▸ Excerpted text
-- Opening Marker --
3. Dreams revitalize your sense of hope, of possibility for life in the future beyond the dire challenges of the present. One of the many dangers during a crisis is that we become frozen in the present: Consumed by immediate threats and dangers, our waking minds have no room for anything but what is happening right now. In such situations, dreaming kindles the inner flames of hope and makes sure that we don’t forget our deepest capacities for creative change, adaptation, and new growth. These capacities may emerge, for example, in a simple dream of discovering a new room in a house, or in an unusually long and intense dream with complex symbolism that speaks not only to your personal situation but also to the collective experience of everyone at this moment (what C.G. Jung called “big dreams”; see Dreams, 1974). If you start keeping a journal, you will be ready when rare but powerful dreams like these come along to shed a more positive, hope-inspiring light on the world and your place within it.

Here is an earlier post describing the basics of keeping a dream journal. It's really easy: Just place a notepad and pen, or your phone with a voice-to-text program, by your bedside when you go to sleep each night, and be ready when you wake up to record whatever was going through your mind.

Everyone responds to crises in different ways, of course, but right now your dreaming imagination is almost sure to be highly stimulated and very active. Why don’t you listen in and see what it’s saying?
-- Closing Marker --
▸ The data
-- Opening Marker --
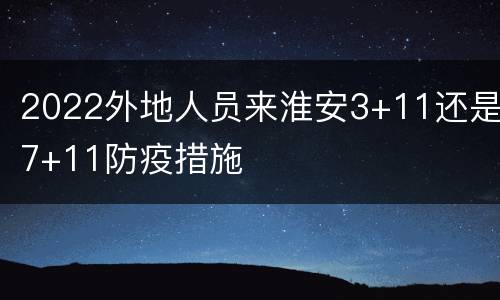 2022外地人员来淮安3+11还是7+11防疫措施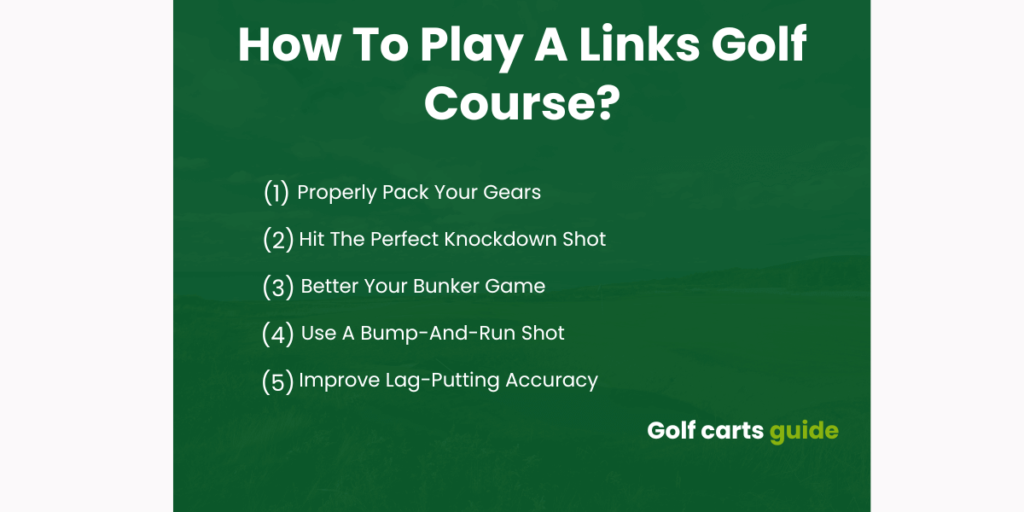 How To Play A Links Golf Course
-- Closing Marker --
-- Opening Marker --
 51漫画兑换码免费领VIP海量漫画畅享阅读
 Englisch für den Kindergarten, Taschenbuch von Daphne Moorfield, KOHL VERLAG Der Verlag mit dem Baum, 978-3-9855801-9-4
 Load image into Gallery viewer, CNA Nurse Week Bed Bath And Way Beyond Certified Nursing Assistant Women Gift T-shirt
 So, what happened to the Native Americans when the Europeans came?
-- Closing Marker --
Return the part of the text on dreams and dream journals starting with "Here is an earlier" and going on through "through your mind.", copied word for word.

Here is an earlier post describing the basics of keeping a dream journal. It's really easy: Just place a notepad and pen, or your phone with a voice-to-text program, by your bedside when you go to sleep each night, and be ready when you wake up to record whatever was going through your mind.